Loretta Gallagher on Setting Up and Maximizing EMR Training

For hospitals implementing a new Electronic Medical Record (EMR) system, (aka Electronic Health Records or EHR), training all the end users on the new system is vital to success.

Loretta Gallagher & her team specialize in EMR implementation for hospitals.

All hospitals realize the training endeavor, but manpower and expenses required can be a surprise. Loretta Gallagher, owner of Gallagher Associates based in Wayne, New Jersey, runs a firm that specializes in EMR implementation. They work closely with the EMR vendor in implementing and setting up systems for hospitals, which gives us amazing insight to EMR training. According to Gallagher, three important factors to consider are classroom space, employees not at work because they are in training, and the number of trainers needed for the process.

Ideally you do not want to start your training too soon; this can be a use it or lose it skill. Loretta Gallagher mentions that training staff too far in advance of them using the system can lead to frustration at go-live. Gallagher recommends a training cycle of 4–6 weeks prior to your go-live. She has seen success with an 8-week roll out model, providing you keep the end-user engaged and practicing. The EMRs being implemented today are robust, comprehensive and sophisticated; nursing often needs 16–24 hours to complete a training class for a single role. If you have nursing that float between different roles i.e.
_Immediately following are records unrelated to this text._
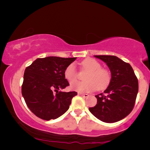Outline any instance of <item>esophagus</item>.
Here are the masks:
<instances>
[{
	"label": "esophagus",
	"instance_id": "1",
	"mask_svg": "<svg viewBox=\"0 0 150 150\" xmlns=\"http://www.w3.org/2000/svg\"><path fill=\"white\" fill-rule=\"evenodd\" d=\"M78 95L81 96H83V97H84V98H87V97H89V95H88V94H87V93H78Z\"/></svg>",
	"mask_w": 150,
	"mask_h": 150
}]
</instances>
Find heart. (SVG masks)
Returning <instances> with one entry per match:
<instances>
[{"instance_id": "obj_1", "label": "heart", "mask_w": 150, "mask_h": 150, "mask_svg": "<svg viewBox=\"0 0 150 150\" xmlns=\"http://www.w3.org/2000/svg\"><path fill=\"white\" fill-rule=\"evenodd\" d=\"M83 69L89 71L85 78V81H74L70 89L79 93H90L96 89L102 90L107 87L110 81V74L108 70L101 68V64L93 59H87L81 63ZM77 70L74 64L71 63L65 68L64 76L69 82L75 81Z\"/></svg>"}]
</instances>
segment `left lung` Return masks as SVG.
Returning <instances> with one entry per match:
<instances>
[{
    "label": "left lung",
    "mask_w": 150,
    "mask_h": 150,
    "mask_svg": "<svg viewBox=\"0 0 150 150\" xmlns=\"http://www.w3.org/2000/svg\"><path fill=\"white\" fill-rule=\"evenodd\" d=\"M94 57L106 63L111 79L104 93L96 96L97 104L89 110L102 122H117L128 115L133 109L139 90L138 79L131 65L117 57Z\"/></svg>",
    "instance_id": "1"
}]
</instances>
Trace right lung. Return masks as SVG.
Here are the masks:
<instances>
[{"label":"right lung","mask_w":150,"mask_h":150,"mask_svg":"<svg viewBox=\"0 0 150 150\" xmlns=\"http://www.w3.org/2000/svg\"><path fill=\"white\" fill-rule=\"evenodd\" d=\"M76 57L37 59L25 69L22 94L28 108L44 120H55L68 110L76 91L63 92L69 85L64 71Z\"/></svg>","instance_id":"right-lung-1"}]
</instances>
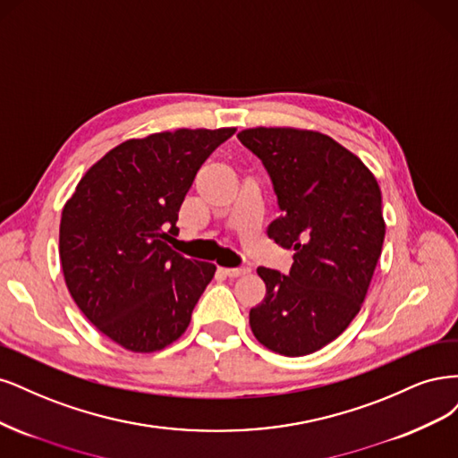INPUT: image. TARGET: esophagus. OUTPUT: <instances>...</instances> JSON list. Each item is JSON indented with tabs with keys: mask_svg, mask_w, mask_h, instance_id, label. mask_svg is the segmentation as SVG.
Segmentation results:
<instances>
[{
	"mask_svg": "<svg viewBox=\"0 0 458 458\" xmlns=\"http://www.w3.org/2000/svg\"><path fill=\"white\" fill-rule=\"evenodd\" d=\"M220 272L226 274L228 277H240V276H245L250 272L249 267H238V268H220Z\"/></svg>",
	"mask_w": 458,
	"mask_h": 458,
	"instance_id": "34e87169",
	"label": "esophagus"
}]
</instances>
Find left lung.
I'll return each instance as SVG.
<instances>
[{"mask_svg": "<svg viewBox=\"0 0 458 458\" xmlns=\"http://www.w3.org/2000/svg\"><path fill=\"white\" fill-rule=\"evenodd\" d=\"M268 171L282 216L268 238L294 249L289 276L260 267L267 297L249 312L260 344L308 356L358 316L385 243L378 182L363 161L331 137L289 127L238 135Z\"/></svg>", "mask_w": 458, "mask_h": 458, "instance_id": "8db88e82", "label": "left lung"}]
</instances>
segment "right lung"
Returning a JSON list of instances; mask_svg holds the SVG:
<instances>
[{
  "mask_svg": "<svg viewBox=\"0 0 458 458\" xmlns=\"http://www.w3.org/2000/svg\"><path fill=\"white\" fill-rule=\"evenodd\" d=\"M235 132L179 129L115 146L83 174L66 201L58 253L85 318L131 352L179 338L215 276L167 242L196 173Z\"/></svg>",
  "mask_w": 458,
  "mask_h": 458,
  "instance_id": "add662e5",
  "label": "right lung"
}]
</instances>
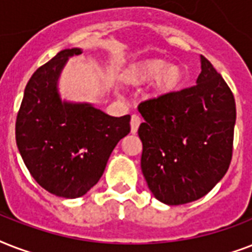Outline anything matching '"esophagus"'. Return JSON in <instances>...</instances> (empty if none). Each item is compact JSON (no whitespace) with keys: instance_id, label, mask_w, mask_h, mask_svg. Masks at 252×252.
Segmentation results:
<instances>
[{"instance_id":"esophagus-1","label":"esophagus","mask_w":252,"mask_h":252,"mask_svg":"<svg viewBox=\"0 0 252 252\" xmlns=\"http://www.w3.org/2000/svg\"><path fill=\"white\" fill-rule=\"evenodd\" d=\"M140 123H141V119L138 115H132V118H130V130H132V133H136L138 129V126H140Z\"/></svg>"}]
</instances>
Emergency room and Inpatient, they will need two complete classes.

Gallagher notes that a 4-week training cycle means that 25% of your staff will be in class every day for four (4) weeks. That has the potential to create large backfill expenses. Nursing is traditionally the most difficult position to lose large numbers of staff to training, which affects continuity of patient care.


According to Gallagher Associates, nursing shortages has also created an issue in which a large number of agency staff is brought on board to backfill, often at a large price tag.

Loretta Gallagher and her team at Gallagher Associates say that determining the number of weeks end-user training will use is the first step to planning. Once you pick the number of weeks, a determination of how many classrooms will be needed. A 4-week training cycle will need double the classrooms of an 8-week cycle. Space is a precious commodity in hospitals says Gallagher. Where an 8-week cycle might need 15 classrooms (all equipped with computers, projectors, and infrastructure), a 4-week cycle would need 30 classrooms fully equipped.

Training staff will be the next consideration says Gallagher. You will need staff to work with your build teams to design the classroom materials early in the implementation process. You will also need to bring on large numbers of staff to complete the actual training. Much of this actual training staff can be short term; once the large push of training for go-live is complete, you will need to retain staff for new hire training, upgrades, and add-ons. The number of trainers needed will likely go down considerably post go-live.

Loretta Gallagher: Successful Training Models

Loretta Gallagher has seen several successful models for this influx of short-term training staff and lists them below:

1. Use your best and brightest from their current roles and make them full-time trainers for 4–6 months. They will need to come out of their current role completely. These staff members can be a huge asset for you. They know your past systems, key players, culture and current state workflows. Note that we mentioned 4–6 months, but above, we talked about 4–8 weeks of training. Do not underestimate how long it will take to make this staff become trainers, to learn the material, understand the exercises, and learn to present. A 6-week “train the trainer” type program is a minimum requirement.

2. Hire experienced consultant trainers. This is often a road hospitals take, as they are backfilling so many roles during training. Losing more staff to become trainers is sometimes too much to handle. Consultant trainers will come in knowing vendor functionality, but they will not know your culture and workflows. This means that these consultant trainers will still need a 6–8 week “train the trainer” program.

3. Hybrid of option one (1) and two (2); probably the most common method.


This is high-level guide only scratches the surface of what to expect when planning for hospital training. Keep in mind there is so much more planning required in scheduling rooms, staff, trainers and environments. Track your training and utilize your LMS. Loretta Gallagher of Gallagher Associates is a knowledgeable and intelligent professional who is heavily involved in making hospitals and nurses succeed in all paths of professional development and work processes.